What’s up with waveform-based VGGs?5 min read

In this series of posts I have written a couple of articles discussing the pros & cons of spectrogram-based VGG architectures, to think about which is the role of the computer vision deep learning architectures in the audio field. Now is time to discuss what’s up with waveform-based VGGs!

In these posts I’m centering the discussion around the VGG model — which is a computer vision architecture that is widely used by audio researchers. In short, VGGs are conformed by a deep stack of very small filters combined with max pooling.
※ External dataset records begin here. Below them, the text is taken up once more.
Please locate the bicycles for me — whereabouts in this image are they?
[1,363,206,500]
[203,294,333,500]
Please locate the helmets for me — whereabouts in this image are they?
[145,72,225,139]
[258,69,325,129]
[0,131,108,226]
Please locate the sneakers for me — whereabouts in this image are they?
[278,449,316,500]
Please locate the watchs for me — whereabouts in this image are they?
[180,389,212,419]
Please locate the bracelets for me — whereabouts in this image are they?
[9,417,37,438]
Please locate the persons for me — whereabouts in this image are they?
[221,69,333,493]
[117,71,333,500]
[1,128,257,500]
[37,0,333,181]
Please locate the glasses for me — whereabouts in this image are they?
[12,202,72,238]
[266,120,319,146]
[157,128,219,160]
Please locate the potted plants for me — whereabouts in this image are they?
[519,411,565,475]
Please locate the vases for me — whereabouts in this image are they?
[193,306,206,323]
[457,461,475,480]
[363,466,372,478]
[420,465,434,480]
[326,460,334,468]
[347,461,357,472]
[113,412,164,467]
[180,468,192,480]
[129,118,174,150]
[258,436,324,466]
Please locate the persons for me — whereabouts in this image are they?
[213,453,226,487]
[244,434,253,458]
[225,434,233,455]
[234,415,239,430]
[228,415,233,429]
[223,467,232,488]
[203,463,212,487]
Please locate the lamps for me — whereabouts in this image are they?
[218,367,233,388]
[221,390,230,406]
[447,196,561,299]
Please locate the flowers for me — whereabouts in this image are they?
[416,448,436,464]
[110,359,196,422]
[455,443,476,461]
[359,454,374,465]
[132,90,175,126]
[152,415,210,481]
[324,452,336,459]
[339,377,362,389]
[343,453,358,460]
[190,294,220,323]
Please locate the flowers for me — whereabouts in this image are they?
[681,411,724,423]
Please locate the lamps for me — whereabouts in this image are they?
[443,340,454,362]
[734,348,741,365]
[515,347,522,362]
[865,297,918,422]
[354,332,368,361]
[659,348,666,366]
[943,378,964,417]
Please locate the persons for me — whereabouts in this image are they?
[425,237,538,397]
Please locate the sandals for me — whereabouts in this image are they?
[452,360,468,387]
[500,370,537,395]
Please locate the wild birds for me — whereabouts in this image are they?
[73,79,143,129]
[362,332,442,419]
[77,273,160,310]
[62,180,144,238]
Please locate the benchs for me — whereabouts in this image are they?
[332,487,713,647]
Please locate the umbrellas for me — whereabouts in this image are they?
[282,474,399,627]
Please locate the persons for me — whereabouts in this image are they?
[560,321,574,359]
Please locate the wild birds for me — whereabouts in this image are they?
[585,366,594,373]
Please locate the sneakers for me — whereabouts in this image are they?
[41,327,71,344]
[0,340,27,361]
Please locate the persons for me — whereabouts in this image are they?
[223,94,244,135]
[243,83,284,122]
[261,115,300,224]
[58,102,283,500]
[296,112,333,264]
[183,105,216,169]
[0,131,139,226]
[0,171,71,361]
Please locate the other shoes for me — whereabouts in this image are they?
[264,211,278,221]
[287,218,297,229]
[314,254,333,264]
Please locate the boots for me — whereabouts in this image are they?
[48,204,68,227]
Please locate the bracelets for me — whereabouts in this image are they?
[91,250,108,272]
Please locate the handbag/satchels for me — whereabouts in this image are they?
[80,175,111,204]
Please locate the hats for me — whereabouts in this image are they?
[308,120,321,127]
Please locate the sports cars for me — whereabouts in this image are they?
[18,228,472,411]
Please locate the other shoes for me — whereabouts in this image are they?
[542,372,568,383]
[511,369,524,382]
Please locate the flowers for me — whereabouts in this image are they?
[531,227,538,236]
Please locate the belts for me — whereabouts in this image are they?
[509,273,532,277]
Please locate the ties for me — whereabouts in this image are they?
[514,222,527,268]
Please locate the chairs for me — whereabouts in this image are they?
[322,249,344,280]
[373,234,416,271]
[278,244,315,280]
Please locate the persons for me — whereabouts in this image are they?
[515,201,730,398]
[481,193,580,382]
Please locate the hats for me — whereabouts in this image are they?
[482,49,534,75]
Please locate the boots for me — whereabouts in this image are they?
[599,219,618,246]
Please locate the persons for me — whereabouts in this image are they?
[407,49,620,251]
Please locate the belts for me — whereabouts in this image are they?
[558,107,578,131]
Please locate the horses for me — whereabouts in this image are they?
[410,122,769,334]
The main difference between spectrogram and waveform-based VGGs is that the former performs 2D convolutions (across time and frequency), while the latter performs 1D convolutions (across time). Another difference is that waveform-based models do not discard the phase. Instead, they use the raw signal as it is. If this is an advantage or not, this still has to be determined for many tasks!

In previous posts I have explained how to use domain knowledge to improve the efficiency and performance of spectrogram-based models, and I also pointed that people use spectrogram-based VGGs because these are very flexible — basically, these are not constrained by any domain knowledge. In other words: I exposed the never-ending discussion of using domain knowledge or not when designing data driven models.

Interestingly, waveform-based deep learning researchers are also diving into this discussion. Some have found very promising results when using VGGs, but some others have found interesting results when using domain knowledge. However, the literature is far from being conclusive. Possibly because these works are relatively new, there are no independent meta-studies comparing these architectures across several datasets.

Why can waveform-based VGGs rock?

It is important to remark that waveforms are high-dimensional and very variable. That’s why, historically, the audio community did not succeed in building successful systems that were directly approaching the raw waveform.

Just because waveforms are unintuitive and hard to approach, it possibly makes sense to tackle this problem without utilizing any domain knowledge. If it’s hard to think how to properly approach the task, why not learn it all from data? Accordingly, then, it could make sense to use VGG-like models to this end — since these are not constrained by any design strategy relying on domain knowledge, and are therefore highly expressive and have a huge capacity to learn from data.

Besides, VGG models are constructed via stacking CNN layers having small filters. As a consequence of using small filters, the possibility of learning the same representation at different phases is significantly reduced. In addition, the interleaved max-pooling layers further reinforce phase invariance.

As seen, it does not seem a bad idea to use waveform-based VGGs. Differently to the spectrogram case, when dealing with waveform-based models, we have no clear intuitions in how to build our models. As a consequence of that, people started designing waveform-based VGG-like models — that do not rely on any domain expertise for their design. Instead, they rely on a set of very small filters that can be hierarchically combined to learn any useful structure. Some of these architectures are the Wavenet, the sampleCNN, a squeeze-and-excitation extension of it, or a ResNet adaptation for audio.

Let’s use domain knowledge to design waveform front-ends!

Although some researchers think that utilizing no domain knowledge is the way to go for waveform-based models, some others think the contrary.

All waveform-based models designed considering domain knowledge depart from the same observation: end-to-end neural networks learn frequency selective filters in the first layers. If these have to learn time-frequency decompositions, what if we already tailor the network towards learning that? Maybe, in that way, one can achieve better results than when using VGG-like models.

One first attempt towards that was to use filters that are as long as the window length in an STFT (e.g., filter length of 512 with a stride of 256). If this setup works nicely to decompose signals into sinusoidal basis with the STFT, maybe it can also work to facilitate learning frequency selective filters in a CNN!

Later, a multiscale CNN front-end was proposed — which is composed of concatenated feature maps resulting of CNNs having different filter sizes (e.g., filter lengths of 512, 256 and 128 with a stride of 64). They found that these different filters naturally learn the frequencies they can most efficiently represent, with large and small filters learning low and high frequencies respectively. This contrasts with STFT-inspired CNNs which try to cover the entire frequency spectrum with a single filter size.

Or recently, a waveform-based front-end based on parametrized sinc functions (that implements band-pass filters) was proposed: the SincNet. With just two learnable parameters in each of its first layer filters’, SincNet can outperform an STFT-inspired CNN for waveforms — and even a spectrogram-based CNN!

So.. what?

Although some anecdotal meta-studies exist, given that we are in the early ages of this research area, it’s hard to tell which architectures are going to prevail in the long run. For the moment, some influent ideas were presented and now is time for the community to experiment with those.

While the highly expressive waveform-based VGG models might be capable when training data are abundant, domain knowledge based models might have more chances when data are scarce — just because the number of parameters of the model can be dramatically reduced, like with SincNet. Time will tell!